In order to decrease high-risk drinking behaviors, many colleges are enacting preventative policies and stricter enforcement of these drinking policies, and most students are supporting them. Ringwalt, Paschall, and Gitelman (2011) found that half of the 22 colleges that they assessed engaged in high intensity policy enforcement strategies. Research (e.g., DeJong, Towvim, & Schneider, 2007; Saltz, 2007; Wechsler, Eun Lee, Nelson, & Meichun, 2002) has found that a majority of students support these prevention policies and stricter enforcement strategies. DeJong, Towvim, and Schneider (2007) surveyed 32 colleges and universities about students' support of various policies and enforcement strategies. The majority at all 32 schools reported support for the use of stricter disciplinary sanctions for students who engage in alcohol-related violence and for those who repeatedly violate campus alcohol policy. Students are supporting more preventative policies and stricter enforcement of policies in order to decrease high-risk drinking behaviors.

Many colleges have maintained “dry” campuses preventative strategies where alcohol sales and consumption are banned as a means to prevent college alcohol abuse and alcohol-related consequences, but few researchers have studied the effects of these preventions. Wechsler, Lee, Gledhill-Hoyt, and Nelson's (2001) study is one of the few that examined the effect of banning alcohol on college campuses. He and his colleagues surveyed a nationally representative sample of students at 4-year colleges to test whether schools that ban alcohol have lower rates of alcohol use and heavy episodic drinking. Wechsler et al. found that students who attend schools that banned alcohol were 30% less likely to engage in binge drinking and more likely to abstain from using alcohol than were students who attended schools where alcohol was not banned. But, Taylor, Johnson, and Voas (2006) found that the campus alcohol policies have a limited effect on the drinking patterns of college students because campus alcohol policies present only one point of intervention. Restricting alcohol consumption on campus has its limits in preventing alcohol abuse and alcohol-related problems.

A student's awareness of alcohol policies and attitudes toward drinking may affect an individual's adherence to their campus drinking policy. Marshall, Roberts, and Rutledge (2011) examined students’ knowledge and attitudes towards their campus drinking policies in relation to the students’ alcohol consumption and alcohol social norms. They surveyed 422 freshmen during their first month at a 4-year university. Findings showed that a student’s attitudes regarding campus alcohol policies were significantly correlated with a student’s consumption of alcohol. The majority of students (89%) had knowledge of campus policies and of those who were aware of these policies, less than half (44%) supported these policies.
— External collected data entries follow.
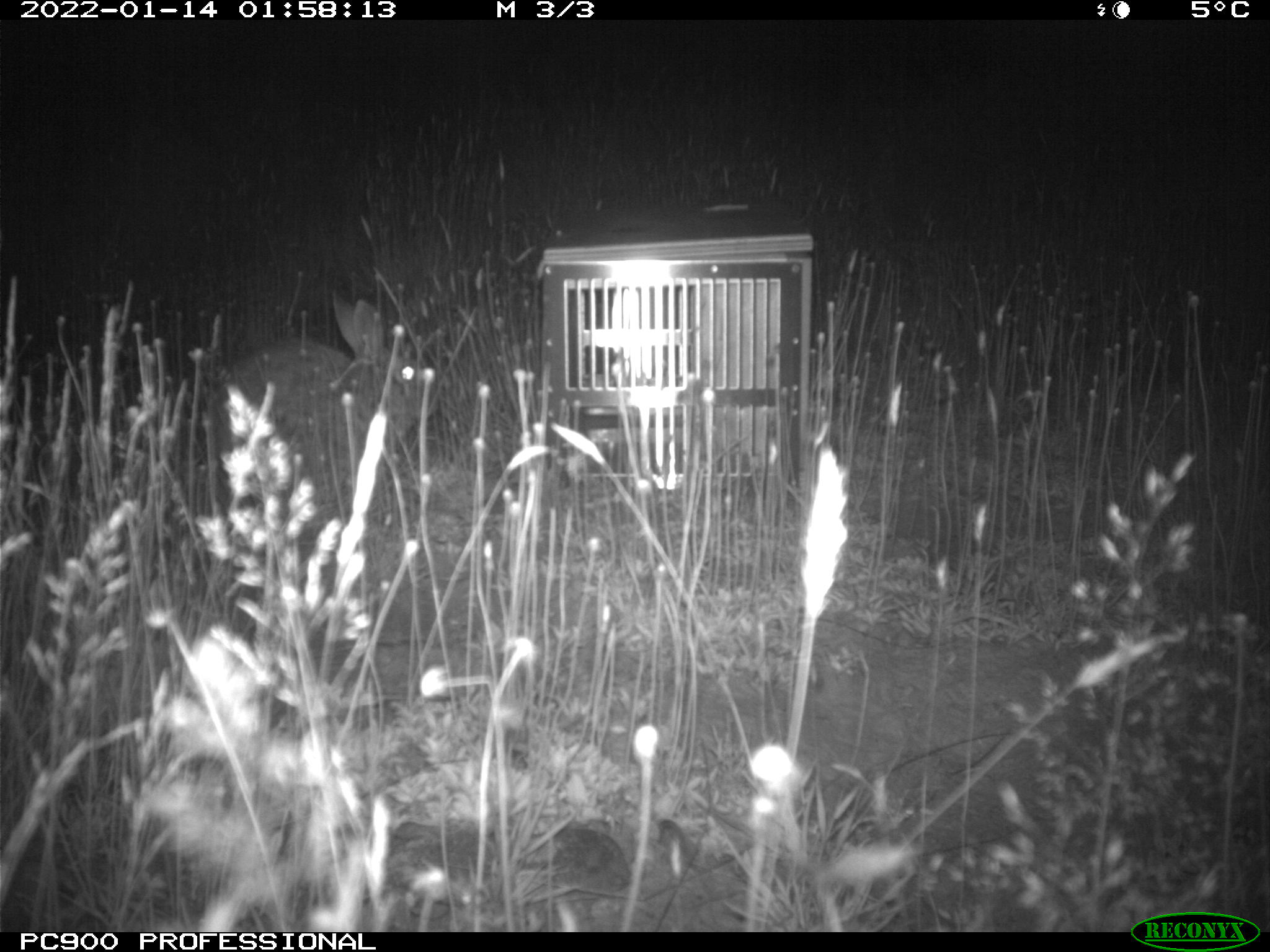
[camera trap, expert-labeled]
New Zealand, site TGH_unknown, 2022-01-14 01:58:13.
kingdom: Animalia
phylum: Chordata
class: Mammalia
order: Lagomorpha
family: Leporidae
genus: Oryctolagus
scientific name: Oryctolagus cuniculus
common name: european rabbit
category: rabbit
In addition, the majority (79%) violated their campus alcohol policies. However, those who indicated support of their campus alcohol policies consumed significantly less than those who indicated opposition to these policies. Wechsler, Lee, Nelson, and Meichun (2002) findings supported Marshall et al. that an underage college students' support of campus alcohol policies to prevent underage drinking corresponded to the student's drinking behavior.
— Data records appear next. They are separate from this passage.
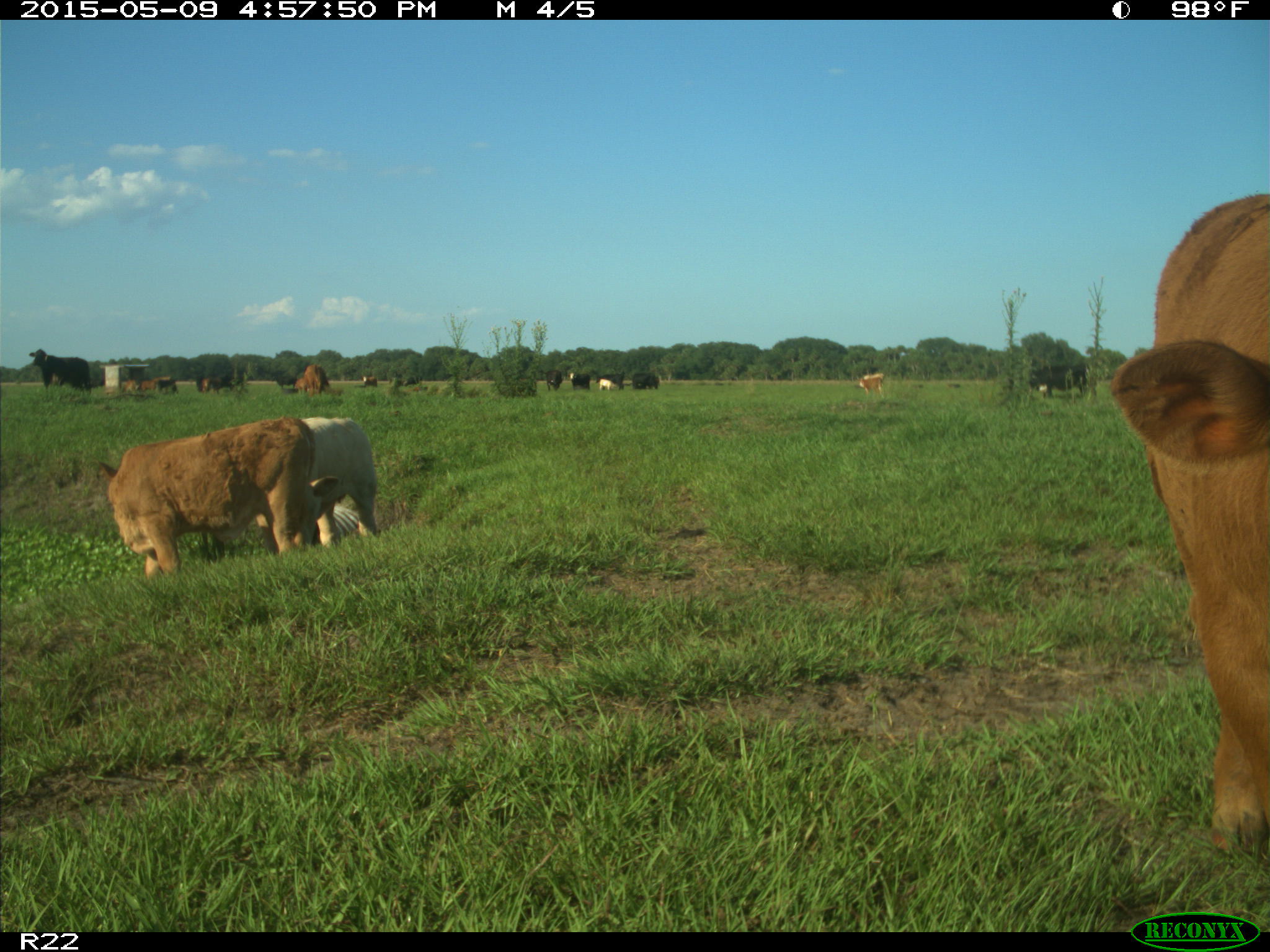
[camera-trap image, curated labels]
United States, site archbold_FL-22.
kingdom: Animalia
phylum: Chordata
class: Mammalia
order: Artiodactyla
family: Bovidae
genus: Bos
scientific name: Bos taurus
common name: domestic cow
Because of the limited data and contradictory findings, the present study sought to gather data related to college students’ perceptions, attitudes, and behaviors of their campus alcohol policies. The aim of this study was to find whether students’ attitudes towards drinking and whether they supported their campus alcohol policies were related to their alcohol consumption and violation of their campus alcohol policies. The researchers hypothesized that students' attitude towards drinking and their support of their campus alcohol policy are predictors of students' level of alcohol consumption and their adherence to their campus alcohol policy.